Effective cash flow management is more important than ever. Pambos Patsalides gives a guide to getting it right.
Managing your firm's working capital – the amount of money needed to bridge the gap between paying out the firm's outgoings and getting paid by your clients – has a major impact on partner contributions and drawings. With banks becoming more demanding regarding bridging cash flow shortfalls, this balancing act has become critical to a firm's overall survival. Entrenched in this balancing act is the management of lock-up and the firm's ability to look into the future to deal with the cash flow peaks and troughs that may be looming.
First, let's go back to the basics of lock-up. Say a firm's debtors and work in progress (WIP) amount to £5m; and its lock-up (calculated by dividing debtors and WIP at selling value by annual income) is 150 days. This means that, on average, if work begins on a job on 1 January, the firm does not get paid for that work until 1 June.
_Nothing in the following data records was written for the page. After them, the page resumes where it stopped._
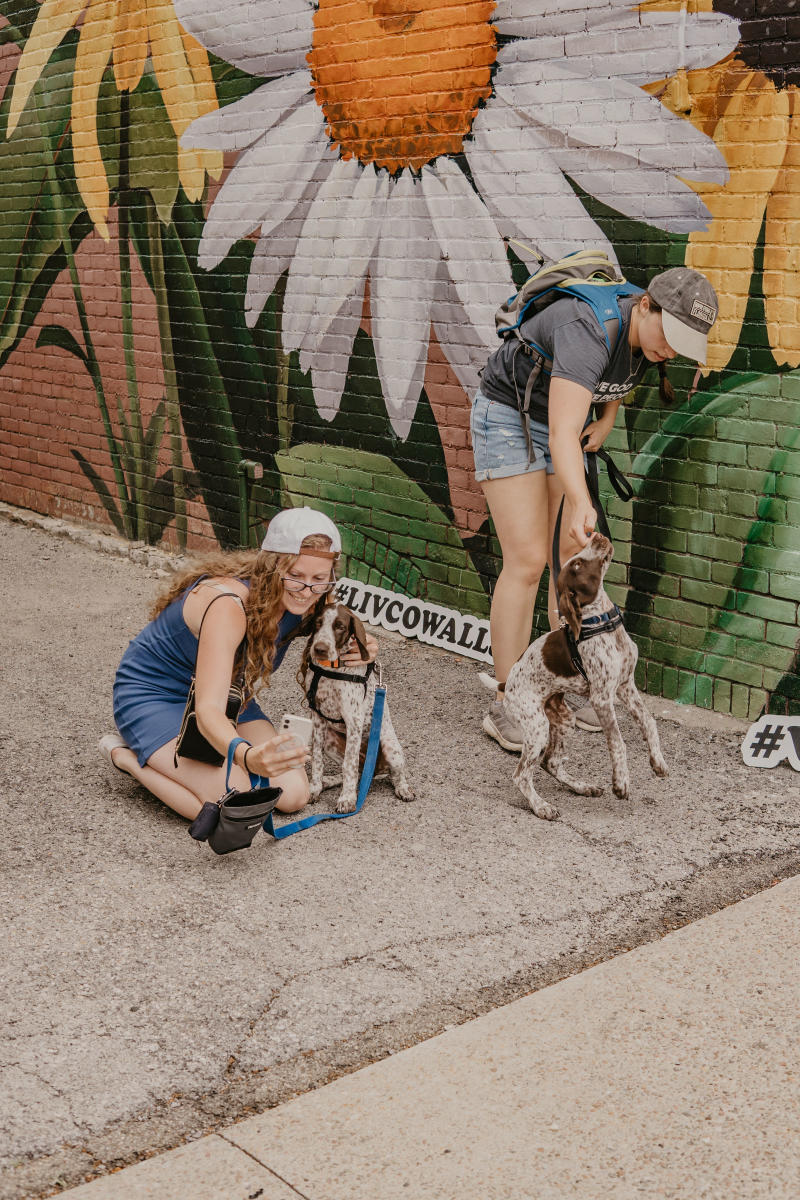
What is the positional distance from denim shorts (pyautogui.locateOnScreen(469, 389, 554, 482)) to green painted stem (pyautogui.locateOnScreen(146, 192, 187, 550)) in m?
3.58

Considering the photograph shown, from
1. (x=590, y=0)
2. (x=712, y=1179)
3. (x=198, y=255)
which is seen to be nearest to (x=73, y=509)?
(x=198, y=255)

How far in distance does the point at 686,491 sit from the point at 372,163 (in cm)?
242

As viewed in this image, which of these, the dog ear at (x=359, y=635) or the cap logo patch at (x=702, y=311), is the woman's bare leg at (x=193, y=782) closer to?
the dog ear at (x=359, y=635)

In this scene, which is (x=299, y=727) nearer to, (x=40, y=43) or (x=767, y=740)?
(x=767, y=740)

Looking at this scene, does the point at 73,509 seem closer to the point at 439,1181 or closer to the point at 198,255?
the point at 198,255

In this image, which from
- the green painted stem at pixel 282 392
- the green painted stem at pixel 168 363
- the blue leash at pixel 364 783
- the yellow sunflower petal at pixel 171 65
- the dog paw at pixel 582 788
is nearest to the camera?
the blue leash at pixel 364 783

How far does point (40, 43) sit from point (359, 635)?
20.7 feet

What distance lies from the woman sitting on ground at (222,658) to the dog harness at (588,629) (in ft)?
2.16

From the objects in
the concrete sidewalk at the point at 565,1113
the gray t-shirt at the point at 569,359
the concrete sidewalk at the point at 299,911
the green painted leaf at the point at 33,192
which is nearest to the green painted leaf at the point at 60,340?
the green painted leaf at the point at 33,192

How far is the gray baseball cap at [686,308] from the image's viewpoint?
4.02 metres

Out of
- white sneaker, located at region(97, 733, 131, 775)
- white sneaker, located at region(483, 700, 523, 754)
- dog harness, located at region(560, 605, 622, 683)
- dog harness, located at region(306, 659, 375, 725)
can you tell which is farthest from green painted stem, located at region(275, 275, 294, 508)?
dog harness, located at region(560, 605, 622, 683)

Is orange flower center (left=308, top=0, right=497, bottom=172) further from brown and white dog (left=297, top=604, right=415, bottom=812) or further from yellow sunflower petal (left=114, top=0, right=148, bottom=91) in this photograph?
brown and white dog (left=297, top=604, right=415, bottom=812)

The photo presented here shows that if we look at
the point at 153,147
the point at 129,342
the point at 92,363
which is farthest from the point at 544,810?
the point at 92,363

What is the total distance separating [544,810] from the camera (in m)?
4.20
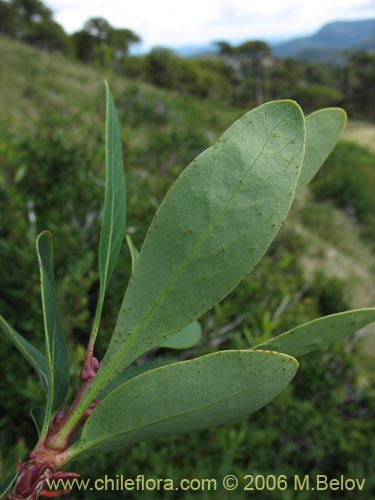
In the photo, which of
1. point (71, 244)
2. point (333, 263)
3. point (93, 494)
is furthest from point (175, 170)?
point (333, 263)

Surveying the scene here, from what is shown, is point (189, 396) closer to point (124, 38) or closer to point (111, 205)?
point (111, 205)

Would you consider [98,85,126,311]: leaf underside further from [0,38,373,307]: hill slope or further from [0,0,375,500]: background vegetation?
[0,38,373,307]: hill slope

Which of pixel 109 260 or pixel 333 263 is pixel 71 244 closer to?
pixel 109 260

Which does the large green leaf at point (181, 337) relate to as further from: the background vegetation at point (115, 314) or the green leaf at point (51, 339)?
the background vegetation at point (115, 314)

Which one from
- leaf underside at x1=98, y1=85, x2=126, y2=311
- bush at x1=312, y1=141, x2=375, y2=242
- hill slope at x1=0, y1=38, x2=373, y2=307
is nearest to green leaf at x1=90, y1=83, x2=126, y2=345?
leaf underside at x1=98, y1=85, x2=126, y2=311

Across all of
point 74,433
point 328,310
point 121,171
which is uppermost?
point 121,171

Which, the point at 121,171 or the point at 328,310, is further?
the point at 328,310

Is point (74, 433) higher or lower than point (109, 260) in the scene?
lower

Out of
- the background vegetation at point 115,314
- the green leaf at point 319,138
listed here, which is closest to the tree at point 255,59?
the background vegetation at point 115,314
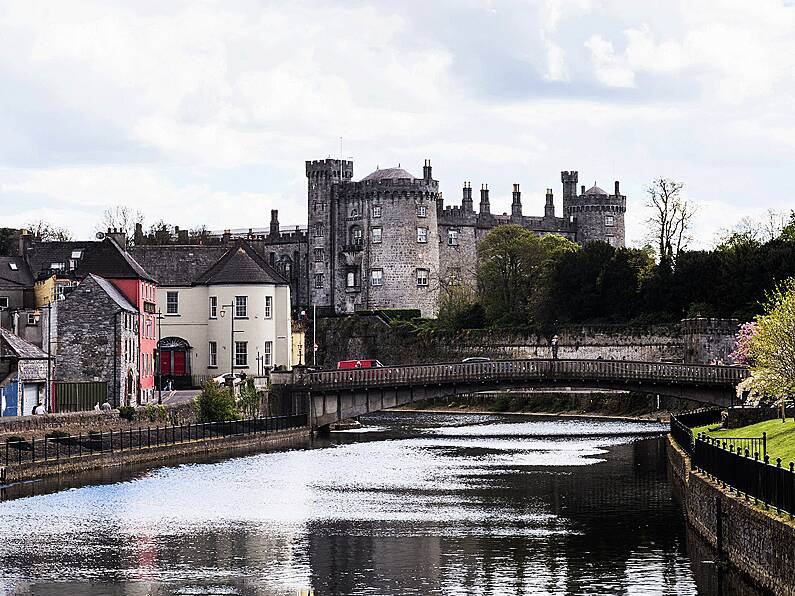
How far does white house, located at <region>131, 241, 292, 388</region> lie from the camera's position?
94.4 meters

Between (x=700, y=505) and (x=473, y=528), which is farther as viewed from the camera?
(x=473, y=528)

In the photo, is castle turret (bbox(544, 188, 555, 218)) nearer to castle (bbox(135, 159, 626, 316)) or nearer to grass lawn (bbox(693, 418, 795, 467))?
castle (bbox(135, 159, 626, 316))

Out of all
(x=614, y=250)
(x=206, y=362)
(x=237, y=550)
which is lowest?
(x=237, y=550)

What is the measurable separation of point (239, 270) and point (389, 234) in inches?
1803

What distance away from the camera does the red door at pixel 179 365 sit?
94562mm

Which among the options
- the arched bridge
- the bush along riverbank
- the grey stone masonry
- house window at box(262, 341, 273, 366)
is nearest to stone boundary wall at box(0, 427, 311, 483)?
the arched bridge

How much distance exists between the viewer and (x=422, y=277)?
141 m

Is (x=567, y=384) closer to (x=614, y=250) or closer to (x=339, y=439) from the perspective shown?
(x=339, y=439)

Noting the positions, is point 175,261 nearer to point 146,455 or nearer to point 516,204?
point 146,455

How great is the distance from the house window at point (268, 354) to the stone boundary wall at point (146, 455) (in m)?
14.1

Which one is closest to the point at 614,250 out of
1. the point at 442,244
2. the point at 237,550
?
the point at 442,244

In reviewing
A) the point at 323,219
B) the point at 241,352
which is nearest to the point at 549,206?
the point at 323,219

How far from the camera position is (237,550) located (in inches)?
1545

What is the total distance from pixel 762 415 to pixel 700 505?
23.4m
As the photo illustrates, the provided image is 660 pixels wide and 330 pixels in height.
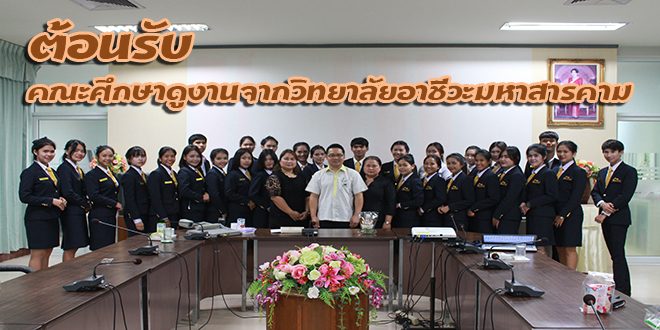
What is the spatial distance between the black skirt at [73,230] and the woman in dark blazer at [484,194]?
3.90 m

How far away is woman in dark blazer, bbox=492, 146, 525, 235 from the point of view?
5578 millimetres

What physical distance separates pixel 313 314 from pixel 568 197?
11.9 ft

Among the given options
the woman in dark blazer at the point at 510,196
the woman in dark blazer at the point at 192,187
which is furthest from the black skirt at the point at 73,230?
the woman in dark blazer at the point at 510,196

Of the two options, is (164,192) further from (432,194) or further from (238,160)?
(432,194)

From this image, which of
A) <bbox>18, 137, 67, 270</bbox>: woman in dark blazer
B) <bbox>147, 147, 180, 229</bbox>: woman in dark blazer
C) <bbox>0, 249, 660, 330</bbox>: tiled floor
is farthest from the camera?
<bbox>147, 147, 180, 229</bbox>: woman in dark blazer

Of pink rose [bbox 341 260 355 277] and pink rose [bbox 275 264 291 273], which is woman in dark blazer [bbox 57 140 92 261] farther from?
pink rose [bbox 341 260 355 277]

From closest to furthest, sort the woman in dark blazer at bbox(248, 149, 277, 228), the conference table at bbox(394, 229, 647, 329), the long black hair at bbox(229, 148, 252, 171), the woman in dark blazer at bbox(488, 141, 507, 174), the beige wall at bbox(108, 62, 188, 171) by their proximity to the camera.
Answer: the conference table at bbox(394, 229, 647, 329)
the woman in dark blazer at bbox(248, 149, 277, 228)
the long black hair at bbox(229, 148, 252, 171)
the woman in dark blazer at bbox(488, 141, 507, 174)
the beige wall at bbox(108, 62, 188, 171)

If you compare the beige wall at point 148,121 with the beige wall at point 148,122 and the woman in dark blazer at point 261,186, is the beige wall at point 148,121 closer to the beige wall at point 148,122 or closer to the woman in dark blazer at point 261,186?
the beige wall at point 148,122

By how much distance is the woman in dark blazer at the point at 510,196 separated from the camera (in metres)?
5.58

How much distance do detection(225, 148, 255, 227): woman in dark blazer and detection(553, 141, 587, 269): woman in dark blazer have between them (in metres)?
3.08

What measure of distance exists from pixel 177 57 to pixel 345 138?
8.27 ft

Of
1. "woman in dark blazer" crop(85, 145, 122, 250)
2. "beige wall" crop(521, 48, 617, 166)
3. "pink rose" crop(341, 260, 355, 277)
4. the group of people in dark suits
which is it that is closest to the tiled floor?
the group of people in dark suits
If this firm sets an objective of improving lock-up by 30 days (i.e. getting paid on average by 1 May), the effect of achieving this would be to reduce lock-up by £1m – increasing cash in the bank by the same amount. This means the firm is less likely to require additional finance for its day-today activities – either externally or from the partners themselves.
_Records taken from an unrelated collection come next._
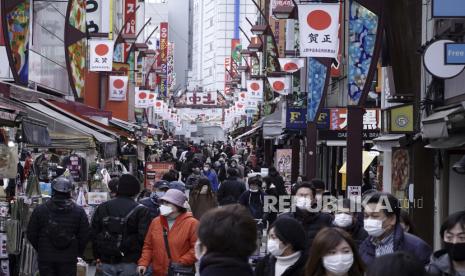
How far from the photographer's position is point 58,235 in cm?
961

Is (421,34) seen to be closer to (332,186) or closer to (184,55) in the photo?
(332,186)

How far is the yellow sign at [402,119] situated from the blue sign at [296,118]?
11739 millimetres

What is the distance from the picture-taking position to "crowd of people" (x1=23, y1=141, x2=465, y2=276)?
469 centimetres

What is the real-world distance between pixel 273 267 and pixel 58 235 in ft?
12.9

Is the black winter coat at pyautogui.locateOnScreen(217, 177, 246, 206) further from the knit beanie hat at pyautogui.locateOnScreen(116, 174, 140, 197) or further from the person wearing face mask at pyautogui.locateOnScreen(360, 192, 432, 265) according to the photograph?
the person wearing face mask at pyautogui.locateOnScreen(360, 192, 432, 265)

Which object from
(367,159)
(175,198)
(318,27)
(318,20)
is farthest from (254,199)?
(175,198)

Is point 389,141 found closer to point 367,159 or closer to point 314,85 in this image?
point 367,159

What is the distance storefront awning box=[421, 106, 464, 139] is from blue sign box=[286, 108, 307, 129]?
1424cm

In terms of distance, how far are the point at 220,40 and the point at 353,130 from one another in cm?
11070

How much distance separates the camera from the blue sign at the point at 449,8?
10.3 meters

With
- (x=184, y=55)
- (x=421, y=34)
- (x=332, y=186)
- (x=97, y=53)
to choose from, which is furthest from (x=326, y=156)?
(x=184, y=55)

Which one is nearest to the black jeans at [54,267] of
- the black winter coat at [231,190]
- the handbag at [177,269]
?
the handbag at [177,269]

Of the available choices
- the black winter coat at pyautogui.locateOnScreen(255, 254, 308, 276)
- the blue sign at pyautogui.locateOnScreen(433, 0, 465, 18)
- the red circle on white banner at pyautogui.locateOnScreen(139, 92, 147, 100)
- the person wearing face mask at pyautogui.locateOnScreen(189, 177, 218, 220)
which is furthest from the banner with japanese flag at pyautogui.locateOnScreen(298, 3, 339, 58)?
the red circle on white banner at pyautogui.locateOnScreen(139, 92, 147, 100)

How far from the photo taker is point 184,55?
165250 mm
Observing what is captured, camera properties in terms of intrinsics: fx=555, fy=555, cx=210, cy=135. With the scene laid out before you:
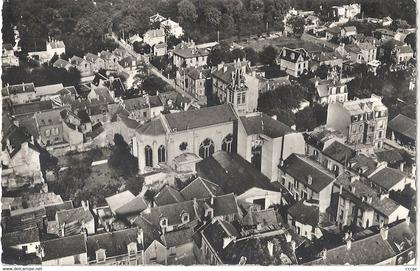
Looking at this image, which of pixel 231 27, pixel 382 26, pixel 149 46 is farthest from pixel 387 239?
pixel 149 46

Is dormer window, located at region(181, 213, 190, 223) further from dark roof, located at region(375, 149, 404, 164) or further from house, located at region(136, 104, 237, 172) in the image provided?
dark roof, located at region(375, 149, 404, 164)

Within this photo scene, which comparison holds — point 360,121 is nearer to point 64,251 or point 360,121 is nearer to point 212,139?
point 212,139

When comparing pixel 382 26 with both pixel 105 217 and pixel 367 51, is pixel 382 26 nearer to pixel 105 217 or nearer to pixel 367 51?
pixel 367 51

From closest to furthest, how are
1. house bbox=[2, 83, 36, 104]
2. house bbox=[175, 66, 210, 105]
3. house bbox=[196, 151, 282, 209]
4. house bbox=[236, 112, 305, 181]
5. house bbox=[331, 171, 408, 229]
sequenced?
house bbox=[331, 171, 408, 229]
house bbox=[196, 151, 282, 209]
house bbox=[2, 83, 36, 104]
house bbox=[236, 112, 305, 181]
house bbox=[175, 66, 210, 105]

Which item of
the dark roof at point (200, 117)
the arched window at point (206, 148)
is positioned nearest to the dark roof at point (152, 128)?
the dark roof at point (200, 117)

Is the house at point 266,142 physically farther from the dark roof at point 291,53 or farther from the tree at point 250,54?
the dark roof at point 291,53

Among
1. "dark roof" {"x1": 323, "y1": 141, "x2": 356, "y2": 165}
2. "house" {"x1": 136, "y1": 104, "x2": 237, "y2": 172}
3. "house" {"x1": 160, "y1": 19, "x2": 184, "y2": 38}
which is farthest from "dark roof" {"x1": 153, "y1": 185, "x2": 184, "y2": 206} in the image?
"house" {"x1": 160, "y1": 19, "x2": 184, "y2": 38}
Practical steps to improve lock-up
- Manage your clients' expectations – provide a quote before you start work and agree a billing and payment schedule in writing in advance. This should also help to minimise fee disputes.
- Give early warning on fee changes – if costs are likely to exceed your fee quote, advise your client immediately and agree a new billing and payment schedule.
- Monitor WIP and debtor days – this should certainly be by department and possibly by individual fee earner. Instigate lock-up and billing targets, and compare the relative performance of different practice areas.
- Separate and empower debt collection – ensure support for fee earners to make billing and collection as easy as possible.
- Understand your client's situation – be aware of how the current economic environment is affecting your client and the likelihood of your fee being paid on time, or at all.
- Reward or penalise teams for their lockup performance – this should be part of the annual appraisal of those responsible.
Seeing the future
The firm's future cash flow requirements must never be left to chance. Your firm should forecast its cash flow projections on at least a 12-month rolling basis. This discipline will ensure that pressure spots, such as partners' tax, VAT and rent payment dates, are identified and do not come as a shock. Your projections model should be based on assumptions regarding income timing and quantum and take account of known and uncertain costs. Share your projections with your bank and keep them informed of changes, giving them plenty of warning regarding potential breaches in facility limits or covenants.
During these difficult times, cash flow management needs be a multi-pronged approach. Lock-up certainly needs to be controlled actively. However, the firm's management also need the right tools to look at least 12 months into the future and to predict the pressure points before they happen.
The content of this article is intended to provide a general guide to the subject matter. Specialist advice should be sought about your specific circumstances.